▶ READING TEXT
# British National < > Warre



## little_john (Aug 4, 2014)

Thameside Honey said:


> Hello everyone! I am a new member here. [...] I started on a BS 14" x 12" brood box frame size WBC hive - and I still like it a lot. But I also love experimenting [...].


Hi Elena

A very warm welcome. It seems we're singing from exactly the same hymn-sheet. Several of my Long Hives have 14x12 frames - it's a very useful size - but I've now returned to the 300x300 format and have chosen a 225mm box depth for compatibility with the National deep box, using a 70mm shim underneath in order to get standard Gallup frames (11.25"x 11.25") drawn-out which are destined for some of the 'retro' boxes I've made.

After abandoning my initial flirtation with the Warre 'Alpine' system a few years back (when I couldn't then see any way of getting two very different frame sizes to co-exist), I lengthened the Warre boxes to accommodate the 17" BN top-bar - these I then called "National-Warres" (no imagination ... LOL)

They're still in use:










Yellow, Red, Green and Blue - colour-coded stacks - OCD or what ? The 'Green' stack is currently in the workshop, so I've placed a 6-frame nuc 'in position' ready for later occupation.

The neat thing about these boxes is that with rebates (rabbets in the US) cut into all 4 sides, they'll then house 8 British National frames lengthwise, or 10-ish Warre frames cross-wise, Well - it's one way ... 

FWIW - should I ever decide to work with shallower boxes, then I'll select 112.5mm rather than 108mm - i.e. exactly half of 225mm.


FWIW(2) - these are the methods I've tried for National < > Warre co-existence.

As already mentioned above:











A Warre box* inside* a National box:




















And finally, the best so far - a pair of 'Partition Boards' constructed with suitable rebates (rabbets) to hold the shorter frames (or Top Bars).:










Empty space can always be filled-in with dummies of course if only a few frames are involved. For individual frames, I still cable-tie these beneath plain top-bars, and insert a 10mm shim beneath the box. Doing this knackers the bee-space clearance for all the other frames, but not so much it causes a major problem. Sometimes life just ain't perfect !!

Data listing:
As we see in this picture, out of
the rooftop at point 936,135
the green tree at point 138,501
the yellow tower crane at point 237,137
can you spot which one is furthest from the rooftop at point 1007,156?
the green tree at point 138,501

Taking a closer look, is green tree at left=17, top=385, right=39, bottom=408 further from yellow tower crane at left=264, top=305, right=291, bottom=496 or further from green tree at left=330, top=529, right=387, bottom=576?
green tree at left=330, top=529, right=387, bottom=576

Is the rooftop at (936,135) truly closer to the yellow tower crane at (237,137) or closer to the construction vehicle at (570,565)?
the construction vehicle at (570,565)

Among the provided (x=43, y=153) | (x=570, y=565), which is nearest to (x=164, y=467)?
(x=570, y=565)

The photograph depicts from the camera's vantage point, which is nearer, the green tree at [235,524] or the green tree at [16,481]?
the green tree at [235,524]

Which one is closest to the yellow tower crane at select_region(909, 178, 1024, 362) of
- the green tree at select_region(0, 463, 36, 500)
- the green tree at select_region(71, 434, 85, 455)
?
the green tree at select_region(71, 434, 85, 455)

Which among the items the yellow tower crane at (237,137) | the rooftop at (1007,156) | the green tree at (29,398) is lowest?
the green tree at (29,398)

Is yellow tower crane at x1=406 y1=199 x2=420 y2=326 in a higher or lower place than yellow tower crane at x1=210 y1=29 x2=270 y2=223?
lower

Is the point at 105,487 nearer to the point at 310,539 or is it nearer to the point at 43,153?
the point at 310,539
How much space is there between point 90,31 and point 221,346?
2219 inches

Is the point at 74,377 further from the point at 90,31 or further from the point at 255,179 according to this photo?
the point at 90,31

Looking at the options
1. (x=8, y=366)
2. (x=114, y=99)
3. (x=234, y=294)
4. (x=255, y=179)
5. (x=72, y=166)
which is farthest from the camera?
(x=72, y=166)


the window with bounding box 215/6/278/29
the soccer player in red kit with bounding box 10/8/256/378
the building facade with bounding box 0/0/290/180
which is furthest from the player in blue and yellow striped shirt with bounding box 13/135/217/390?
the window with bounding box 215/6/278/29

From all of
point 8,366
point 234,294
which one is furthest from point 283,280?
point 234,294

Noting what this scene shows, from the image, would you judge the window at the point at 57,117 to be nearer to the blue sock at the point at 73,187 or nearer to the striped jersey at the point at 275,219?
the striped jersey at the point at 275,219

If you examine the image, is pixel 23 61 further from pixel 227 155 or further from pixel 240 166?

▶ YOUR TASK
Write the next part of the forum thread on getting British National and Warre hive frames to work together, starting after its final sentence.

▶ RESULT
'best
LJ


----------



## Bovis (Feb 21, 2021)

Oh man, those partition boards are clever!


----------



## Honey Hive Farms (Nov 1, 2012)

Nice job. I am sure you already know this, if the bees can get into those void they will fill them up. 
Looking good to have a large harvest this year? 
Wish you well.


----------



## little_john (Aug 4, 2014)

Appreciate the concern - but I had hoped (assumed) that people would understand those pictures ... 

But just in case not - to clarify: *there are no voids*, either when finished, or when set-up correctly. In the case of the 300x300 box built inside the 460x460 National box, both the top and bottom 'voids' as shown in the first photo (which was only intended to show how it was built during construction) were then sealed over with 3mm plywood.

In the two photographs where there are just 5 frames in place - those were just *example frames*, intended only to show the principle (and those five were the only spare frames I had available at the time  ) I did say "Empty space can always be filled-in with dummies" - as I'm a great 'dummy-frame' enthusiast (having well over a hundred of them) - dunno why they're not more popular on t'other side of the pond ?

Trust the above will eliminate any confusion or misunderstanding ...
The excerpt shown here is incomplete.